The majority of my neighborhood lacks sidewalks; however, once in a while, one will appear out of nowhere, then disappear into some bushes.
Saturday afternoon, I took the punk for a walk. He wasn't enjoying the outing as much as I had hoped he would, so we were on our way back home when (soon after taking this picture,) I heard a man moaning and groaning. I noticed that the older gentleman who had been sitting on his front porch when we passed him going north was no longer there. It puzzled and alarmed me a bit, but I was more curious than afraid. I left the punk in his stroller on the driveway and ventured down the side of the house towards the moaning.
Narrow cement steps descended from the front yard to the back yard, and lying across them were some tree branches. A man ("Mr. X") was stumbling down the last two steps and he had obviously had some kind of accident. His shirt sleeve was torn, and he was bleeding from his elbow and his head. I said, "Sir? Excuse me, Sir, are you hurt?" All the while, he was still moaning, more from shock, I think, than anything else. I asked him if he would like me to call 911, but he refused. Besides being scraped up and a little frightened and winded, he seemed okay. So, after retrieving the punk from his stroller, I met Mr. X inside his house where he attempted to get a hold of his wife while I got him a glass of water. Now that I think about it, it was odd that I was in a stranger's home rummaging around his kitchen trying to find the glasses (which were in the last cupboard I opened, because that's always how those things go), but at the time, it was the most natural thing in the world. A nice gentleman needed my assistance and I was there at the right time. It turns out, he was trying to carry branches up the cement steps to the garbage can, but somehow lost his footing and tumbled down the unforgiving terrain.
I called my man and asked him to come over to help me make sure Mr. X was alright. On his way over, he brought the neighbors who live across the street from the man. These are the
same neighbors who helped me when I locked myself out of the house the week before. They are busy people, rescuing everyone around them from crises.

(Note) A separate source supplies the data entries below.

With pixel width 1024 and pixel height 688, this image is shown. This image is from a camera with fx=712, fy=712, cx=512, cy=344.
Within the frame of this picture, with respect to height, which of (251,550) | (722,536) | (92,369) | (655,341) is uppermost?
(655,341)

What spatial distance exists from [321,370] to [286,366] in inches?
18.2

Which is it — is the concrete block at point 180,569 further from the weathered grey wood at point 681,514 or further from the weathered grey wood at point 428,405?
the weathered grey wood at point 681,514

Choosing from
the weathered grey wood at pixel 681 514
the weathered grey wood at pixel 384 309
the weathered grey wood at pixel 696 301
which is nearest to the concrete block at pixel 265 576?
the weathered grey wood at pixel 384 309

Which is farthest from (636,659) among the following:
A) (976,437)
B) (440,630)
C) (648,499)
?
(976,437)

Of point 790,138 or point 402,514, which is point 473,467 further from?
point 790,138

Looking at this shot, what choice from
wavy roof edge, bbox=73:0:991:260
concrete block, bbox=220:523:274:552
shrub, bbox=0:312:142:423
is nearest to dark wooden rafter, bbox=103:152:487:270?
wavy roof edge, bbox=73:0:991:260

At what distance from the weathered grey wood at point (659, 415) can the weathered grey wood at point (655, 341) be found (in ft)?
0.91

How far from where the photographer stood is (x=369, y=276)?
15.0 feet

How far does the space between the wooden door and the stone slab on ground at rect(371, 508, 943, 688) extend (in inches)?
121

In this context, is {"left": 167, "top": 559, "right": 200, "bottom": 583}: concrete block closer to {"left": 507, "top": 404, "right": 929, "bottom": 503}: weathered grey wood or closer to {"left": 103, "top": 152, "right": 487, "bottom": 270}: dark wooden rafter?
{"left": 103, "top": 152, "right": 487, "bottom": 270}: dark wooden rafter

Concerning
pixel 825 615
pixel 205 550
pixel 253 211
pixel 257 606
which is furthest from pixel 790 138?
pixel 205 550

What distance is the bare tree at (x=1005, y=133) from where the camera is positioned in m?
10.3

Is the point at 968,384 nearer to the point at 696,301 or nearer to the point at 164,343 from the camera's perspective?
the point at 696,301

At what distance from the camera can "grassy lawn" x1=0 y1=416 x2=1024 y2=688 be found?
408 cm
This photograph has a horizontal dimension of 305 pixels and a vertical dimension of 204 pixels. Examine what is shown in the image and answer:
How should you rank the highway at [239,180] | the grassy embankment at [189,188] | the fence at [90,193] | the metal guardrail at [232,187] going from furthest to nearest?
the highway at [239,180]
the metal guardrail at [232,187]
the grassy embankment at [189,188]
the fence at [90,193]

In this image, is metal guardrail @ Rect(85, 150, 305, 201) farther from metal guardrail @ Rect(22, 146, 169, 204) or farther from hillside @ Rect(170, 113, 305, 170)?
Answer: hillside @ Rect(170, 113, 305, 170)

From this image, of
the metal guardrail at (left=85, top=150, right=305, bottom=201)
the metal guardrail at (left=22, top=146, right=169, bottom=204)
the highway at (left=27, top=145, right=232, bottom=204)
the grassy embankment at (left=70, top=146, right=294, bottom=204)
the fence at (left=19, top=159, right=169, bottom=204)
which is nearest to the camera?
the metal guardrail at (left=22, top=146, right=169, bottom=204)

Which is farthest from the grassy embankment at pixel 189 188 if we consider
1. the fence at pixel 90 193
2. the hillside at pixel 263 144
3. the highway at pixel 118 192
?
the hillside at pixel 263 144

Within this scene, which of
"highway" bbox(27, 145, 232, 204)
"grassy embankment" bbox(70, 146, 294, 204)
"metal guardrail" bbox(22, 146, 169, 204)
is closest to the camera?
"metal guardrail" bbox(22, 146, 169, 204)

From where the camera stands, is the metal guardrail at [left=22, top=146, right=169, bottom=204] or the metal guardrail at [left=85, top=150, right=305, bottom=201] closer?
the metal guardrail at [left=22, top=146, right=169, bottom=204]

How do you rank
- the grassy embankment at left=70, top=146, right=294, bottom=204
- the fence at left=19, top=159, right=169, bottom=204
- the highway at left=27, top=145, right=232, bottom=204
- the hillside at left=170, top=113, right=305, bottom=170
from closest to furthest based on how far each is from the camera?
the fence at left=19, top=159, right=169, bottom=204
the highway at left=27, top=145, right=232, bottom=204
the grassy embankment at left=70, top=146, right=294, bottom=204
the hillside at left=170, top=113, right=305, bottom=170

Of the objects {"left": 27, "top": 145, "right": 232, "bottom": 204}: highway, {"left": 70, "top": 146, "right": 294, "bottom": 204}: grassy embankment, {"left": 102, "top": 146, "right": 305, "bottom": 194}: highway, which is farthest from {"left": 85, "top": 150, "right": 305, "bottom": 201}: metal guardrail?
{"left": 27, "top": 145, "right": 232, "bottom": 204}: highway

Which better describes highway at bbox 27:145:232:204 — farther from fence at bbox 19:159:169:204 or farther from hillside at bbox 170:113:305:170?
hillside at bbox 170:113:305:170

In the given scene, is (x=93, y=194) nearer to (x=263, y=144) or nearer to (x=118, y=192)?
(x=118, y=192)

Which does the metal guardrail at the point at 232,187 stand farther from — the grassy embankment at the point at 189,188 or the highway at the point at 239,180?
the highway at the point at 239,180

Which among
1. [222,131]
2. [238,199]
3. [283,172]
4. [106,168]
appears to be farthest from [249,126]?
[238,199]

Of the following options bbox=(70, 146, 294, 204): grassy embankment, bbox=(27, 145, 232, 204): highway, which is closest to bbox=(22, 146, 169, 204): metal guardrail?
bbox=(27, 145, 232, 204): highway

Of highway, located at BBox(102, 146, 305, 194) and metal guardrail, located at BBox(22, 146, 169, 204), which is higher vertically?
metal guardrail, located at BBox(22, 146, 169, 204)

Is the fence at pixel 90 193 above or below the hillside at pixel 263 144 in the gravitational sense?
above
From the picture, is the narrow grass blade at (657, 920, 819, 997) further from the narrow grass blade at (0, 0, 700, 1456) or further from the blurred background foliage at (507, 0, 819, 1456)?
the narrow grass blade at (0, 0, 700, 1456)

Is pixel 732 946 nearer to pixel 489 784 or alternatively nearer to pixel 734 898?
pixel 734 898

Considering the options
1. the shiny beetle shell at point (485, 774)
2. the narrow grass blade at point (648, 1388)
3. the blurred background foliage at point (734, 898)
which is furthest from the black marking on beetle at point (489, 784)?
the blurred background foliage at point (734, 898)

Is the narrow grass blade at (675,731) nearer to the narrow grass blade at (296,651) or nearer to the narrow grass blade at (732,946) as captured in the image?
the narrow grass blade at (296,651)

The next day, Mr. X's wife, Mrs. X, retold the story over the pulpit in testimony meeting. Because I was in the mother's lounge with the punk, I only heard bits and pieces, but was commended later for coming to Mr. X's rescue. Apparently, a story becomes better and better the more it is told because today, when a friend in the neighborhood learned that it was me who had "found Mr. X," she was greatly impressed. She had heard that he was lying on the ground when I came to his aid. I'm hoping that as the story circulates, I'll eventually be the girl who, upon finding poor Mr. X at the bottom of a ravine in a pool of his blood, which was pulsating from his severed arm, made a tourniquet from my bra and reattached his limb using my MacGyver skills and grass woven from his overgrown lawn.